Taking a glance into the oven
"The calculations of the chemical reactions between the particles and the gases have great weaknesses and are only very vague. There is still a lot of trial and error," spokesperson of the association, Prof. Dr. Viktor Scherer, Chair of the Department of Energy Plant Technology at RUB, describes the problem.
This means that the potential of the processes is not fully exploited, they are suboptimal and there is a loss of product quality, for example in the degree of roasting of coffee beans, energy consumption and the use of fossil resources. The reason for the lack of insight was, on the one hand, the sheer size of the production facilities and, on the other, the high temperatures of up to 2000 °C. This makes measurements difficult or even impossible. Scherer continues: "So we know exactly what goes into the oven and we know pretty well what comes out of it. But now we want to finally take a look inside".
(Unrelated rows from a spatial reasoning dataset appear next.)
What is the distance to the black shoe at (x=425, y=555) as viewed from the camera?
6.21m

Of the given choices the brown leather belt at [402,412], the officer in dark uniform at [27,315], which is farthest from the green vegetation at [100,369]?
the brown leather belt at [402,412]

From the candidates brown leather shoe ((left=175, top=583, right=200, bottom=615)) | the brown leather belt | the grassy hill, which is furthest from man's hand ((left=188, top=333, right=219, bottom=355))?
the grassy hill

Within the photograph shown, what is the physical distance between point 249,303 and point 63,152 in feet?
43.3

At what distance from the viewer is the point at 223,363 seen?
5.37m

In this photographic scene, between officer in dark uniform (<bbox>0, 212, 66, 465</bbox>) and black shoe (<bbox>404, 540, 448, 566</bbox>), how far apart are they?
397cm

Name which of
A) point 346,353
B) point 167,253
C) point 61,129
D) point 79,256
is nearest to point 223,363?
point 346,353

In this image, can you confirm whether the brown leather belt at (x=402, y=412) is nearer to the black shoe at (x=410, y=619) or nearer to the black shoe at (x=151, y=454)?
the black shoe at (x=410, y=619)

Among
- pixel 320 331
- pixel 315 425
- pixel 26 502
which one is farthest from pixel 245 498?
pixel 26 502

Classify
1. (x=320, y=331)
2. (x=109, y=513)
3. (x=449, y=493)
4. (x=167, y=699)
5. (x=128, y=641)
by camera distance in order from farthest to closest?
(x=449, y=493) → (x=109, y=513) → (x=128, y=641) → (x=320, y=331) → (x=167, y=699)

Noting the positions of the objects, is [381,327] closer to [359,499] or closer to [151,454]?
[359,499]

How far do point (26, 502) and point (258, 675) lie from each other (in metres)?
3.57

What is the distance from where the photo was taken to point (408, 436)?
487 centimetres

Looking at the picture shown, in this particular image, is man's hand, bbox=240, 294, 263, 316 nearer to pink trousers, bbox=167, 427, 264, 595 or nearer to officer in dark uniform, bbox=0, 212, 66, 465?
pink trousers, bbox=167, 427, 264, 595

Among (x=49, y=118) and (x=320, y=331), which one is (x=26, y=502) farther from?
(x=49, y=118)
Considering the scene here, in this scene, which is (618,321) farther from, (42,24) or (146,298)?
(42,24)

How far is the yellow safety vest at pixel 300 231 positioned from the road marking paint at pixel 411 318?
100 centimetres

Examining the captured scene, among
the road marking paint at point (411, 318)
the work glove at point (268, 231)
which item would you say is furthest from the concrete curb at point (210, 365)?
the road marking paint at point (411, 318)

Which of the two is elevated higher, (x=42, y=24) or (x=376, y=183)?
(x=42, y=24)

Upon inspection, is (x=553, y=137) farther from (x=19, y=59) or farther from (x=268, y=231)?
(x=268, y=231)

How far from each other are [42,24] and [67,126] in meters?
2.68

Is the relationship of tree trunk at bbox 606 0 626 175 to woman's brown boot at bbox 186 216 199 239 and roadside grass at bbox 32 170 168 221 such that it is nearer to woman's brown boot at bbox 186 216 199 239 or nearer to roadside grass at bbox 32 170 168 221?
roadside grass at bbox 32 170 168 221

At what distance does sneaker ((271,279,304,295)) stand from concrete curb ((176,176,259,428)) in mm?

In order to achieve this goal, the two research teams are pursuing a new approach for the first time: they are coupling numerical calculations and computer-based simulations with innovative experimental measurement techniques in order to subsequently verify and validate the calculations. The challenge in the exact mathematical description of the processes in high-temperature closed systems is to limit the computing time despite the presence of several million particles. Only then will it be possible to calculate processes in large industrial reactors. The difficulty of the subsequent experimental measurements, on the contrary, was rather due to the high temperatures of densely packed particles. "To solve this problem, we will use new and innovative measuring methods, for example radar technology, positron tomography or magnetic resonance imaging," says Scherer.